Portrait of Matthew Villenueve
Professor Matthew Villeneuve Photo: Paulius Musteikis

Back in the early 19th century, the U.S. government created a set of federal boarding schools for Native American children.

These schools, which removed thousands of children from their families and reservations, weren’t strictly designed to educate; in many cases, they were also engines of cultural assimilation, designed to eradicate Native American language and culture.

Matthew Villeneuve didn’t attend one of these schools, but his great-grandfather briefly did in 1900, before running away from it. Villeneuve’s family belongs to the Turtle Mountain Chippewa Tribe in North Dakota, but he grew up in Washington after the family relocated. His great-grandfather’s shrouded history is one of the things that drove Villeneuve to become a teacher, and it drives the research the assistant professor of history and American Indian Studies conducts.

Matthew Villenueve points to an old photo that includes his great grandfather.
Photo: Paulius Musteikis

“What we’re talking about is a series of institutions designed to sever a Native individual’s relationship to their people’s collective knowledge,” Villeneuve says. “And that’s a weird thing for a school to do. That’s the question that really animates my work: If that’s a school, what kind of school is that?”

In many cases, a dangerous and deadly one.

Historical records and Native oral histories indicate that Native children who attended these boarding schools were forced to cut their hair and change their names. Speaking a Native language was cause for corporal punishment.

Food and medicine were often scarce, and the students, who were often crammed together in dormitories, contracted fatal diseases like tuberculosis and typhoid fever.

“All of these factors make the space hostile to health, to say nothing of learning,” says Villeneuve. “Part of my work argues that one of the things that Native people learn is just simply how to survive these institutions.”

Many, however, did not. In 2020, First Nations investigators discovered a mass grave on the site of the Kamloops Indian Residential School, a boarding school for Native American children in British Columbia.

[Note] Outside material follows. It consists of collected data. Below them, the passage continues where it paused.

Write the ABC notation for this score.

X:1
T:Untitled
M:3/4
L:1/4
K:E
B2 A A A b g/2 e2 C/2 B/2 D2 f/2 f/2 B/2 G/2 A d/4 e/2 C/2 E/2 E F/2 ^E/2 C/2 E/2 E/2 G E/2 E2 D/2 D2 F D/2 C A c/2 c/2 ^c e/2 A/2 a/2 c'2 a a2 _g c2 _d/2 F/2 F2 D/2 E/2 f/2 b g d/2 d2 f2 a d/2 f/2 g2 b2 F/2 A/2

“It was this moment when a lot of people rediscovered that the United States was the one that created the blueprint for these schools, and the United States had its own boarding school system.”

During the 19th and 20th centuries, the United States ran more than 400 such schools, until the last one finally closed in 1982. Villeneuve’s research has focused on 28 off-reservation industrial schools, including two of the dozen schools that once operated in Wisconsin. (One was in Wittenberg; the other is now a Veterans Affairs hospital in Tomah.)

When he teaches his students about this history, Villeneuve cautions that the boarding school experience may have been horrific, but it’s not monolithic.

“We have to pay attention to how the students came out of this,” he notes. “We have records that say, ‘I did OK, and my experience was actually not half bad.’ How do we square that against the people who literally didn’t survive and cannot speak?”

Villeneuve also points to the 1930s, when the federal government began to try shutting many of the schools down. In some cases, Native communities, who had found ways to make the schools their own, pushed back.

“The history that I study is just one moment in a long history of Native people trying to figure out how to make schools work for them,” he explains.

In 2022, the U.S. Department of the Interior issued an investigative report on the Federal Indian Boarding School Initiative. There are two bills currently in Congress that would establish a truth and reconciliation inquiry, giving historians like Villeneuve the opportunity to access federal records and make full site visits.

“It would change everything,” he says.

Even if the bills pass, Villeneuve knows the picture will never be complete — federal recordkeeping can be haphazard and piecemeal. Still, gaining access to the letters and petitions Native families wrote in their desperate search to find and reunite with their children is important. Some survivors of the boarding schools are still alive, but Villeneuve knows their accounts won’t be available forever.

“If something doesn’t make sense to the present, you have to do the work to reconstruct the past to make it legible,” Villeneuve says. “At the end of the day, this is about Native people reconstituting their own identities as communities and nations.”